Mais que peut-on dire de cette réalité ?
La tendance de la recherche est aujourd’hui à la dématérialisation. C’est-à-dire que l’univers est conçu moins comme une machine que comme un vaste réseau d’informations. Autrement dit, les objets qui nous entourent ne sont pas faits de particules matérielles, mais de phénomènes évanescents.

Vous avez déjà évoqué cette immatérialité de la matière, il faut y revenir.

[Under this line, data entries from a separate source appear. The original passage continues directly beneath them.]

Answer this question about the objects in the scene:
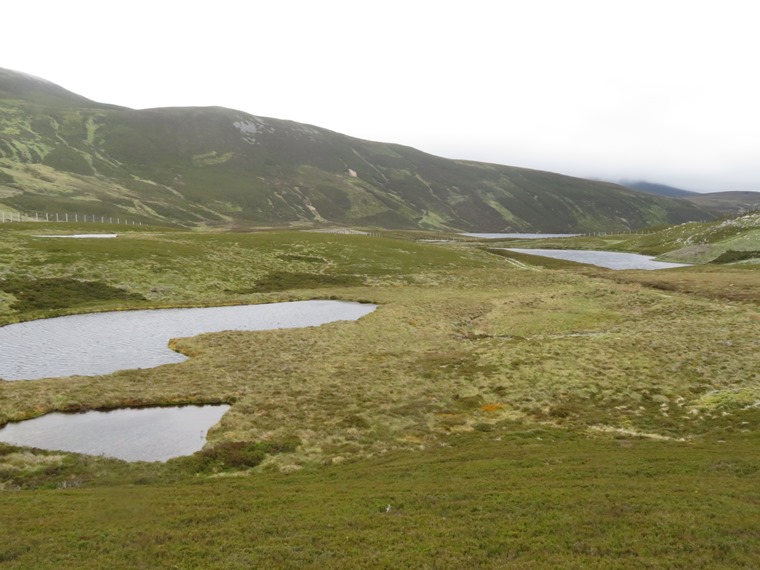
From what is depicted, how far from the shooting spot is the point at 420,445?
3066 cm

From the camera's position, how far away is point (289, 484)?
965 inches

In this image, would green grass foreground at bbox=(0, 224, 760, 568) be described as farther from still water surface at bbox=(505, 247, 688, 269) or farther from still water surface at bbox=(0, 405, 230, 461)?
still water surface at bbox=(505, 247, 688, 269)

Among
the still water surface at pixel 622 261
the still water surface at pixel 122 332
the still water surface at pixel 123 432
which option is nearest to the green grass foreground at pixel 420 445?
the still water surface at pixel 123 432

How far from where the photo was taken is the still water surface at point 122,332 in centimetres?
4353

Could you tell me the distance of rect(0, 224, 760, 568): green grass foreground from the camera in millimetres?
17797

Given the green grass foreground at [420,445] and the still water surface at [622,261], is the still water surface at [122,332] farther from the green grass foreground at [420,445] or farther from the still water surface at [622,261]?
the still water surface at [622,261]

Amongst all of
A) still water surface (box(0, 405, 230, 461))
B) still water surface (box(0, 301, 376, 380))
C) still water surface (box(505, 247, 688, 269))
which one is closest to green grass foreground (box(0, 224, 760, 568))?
still water surface (box(0, 405, 230, 461))

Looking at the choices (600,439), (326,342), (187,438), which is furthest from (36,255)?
(600,439)

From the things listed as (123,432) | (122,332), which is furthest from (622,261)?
(123,432)

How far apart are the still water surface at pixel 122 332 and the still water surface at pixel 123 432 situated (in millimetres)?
10108

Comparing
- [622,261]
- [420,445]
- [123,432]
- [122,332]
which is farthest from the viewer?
[622,261]

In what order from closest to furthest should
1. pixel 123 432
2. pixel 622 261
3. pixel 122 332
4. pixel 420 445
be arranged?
pixel 420 445
pixel 123 432
pixel 122 332
pixel 622 261

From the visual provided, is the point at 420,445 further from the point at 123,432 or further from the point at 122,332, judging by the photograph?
the point at 122,332

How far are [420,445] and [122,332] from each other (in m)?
41.1
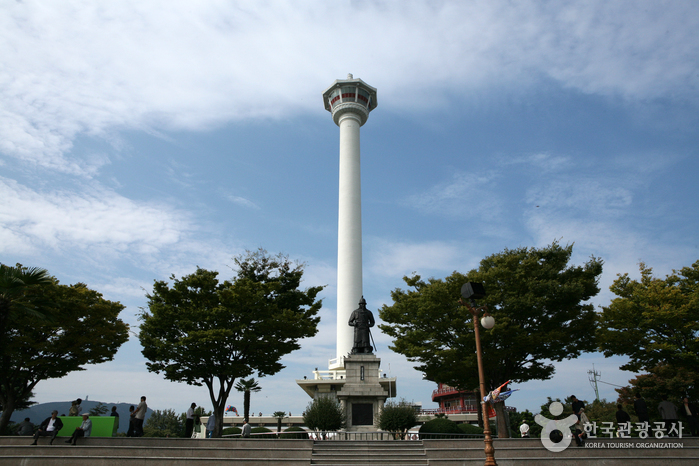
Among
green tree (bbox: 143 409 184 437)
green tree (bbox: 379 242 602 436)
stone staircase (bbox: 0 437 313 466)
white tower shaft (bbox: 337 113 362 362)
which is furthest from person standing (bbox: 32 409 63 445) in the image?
green tree (bbox: 143 409 184 437)

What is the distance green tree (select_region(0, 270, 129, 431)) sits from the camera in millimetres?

C’est tout le sens de cette approche nouvelle de la réalité, révolutionnaire dans ces conséquences, que nous avons choisies, Jean Guitton et nous-mêmes, de désigner sous le nom de « mataréalisme » plus que d’une conception physique, il s’agit d’une nouvelle approche philosophique. Mais revenons à la description la plus actuelle de la matière. Nous savons désormais que les particules élémentaires n’ont aucune existence au sens strict, qu’elles ne sont que les manifestations provisoires de champs immatériels ; Il n’y a pas de substrat solide, pas de fond rocheux, pourrait-on dire, de la matière. Donc l’univers est immatériel. Comme le pense Jean Guitton, il est quasiment certain que les futures générations de scientifiques affineront cette image d’un Univers immatériel profondément ordonné, et comme résultant d’une intention. D’une intelligence en somme.

Vous allez loin ?
D’une intelligence. Tout ce passe comme si les phénomènes à l’échelon macroscopique et microscopique, notamment à l’échelle quantique, manifestaient la présence d’un ordre qui lui-même renvoie à une forme d’intelligence, qui n’est pas le fruit du hasard. Partout, nous rencontrons l’image d’un ordre. Que ce soit dans l’invisible décrit par la théorie quantique, ou encore dans le visible, en particulier tel qu’il est appréhendé par cette approche toute nouvelle, la théorie du chaos déterministe.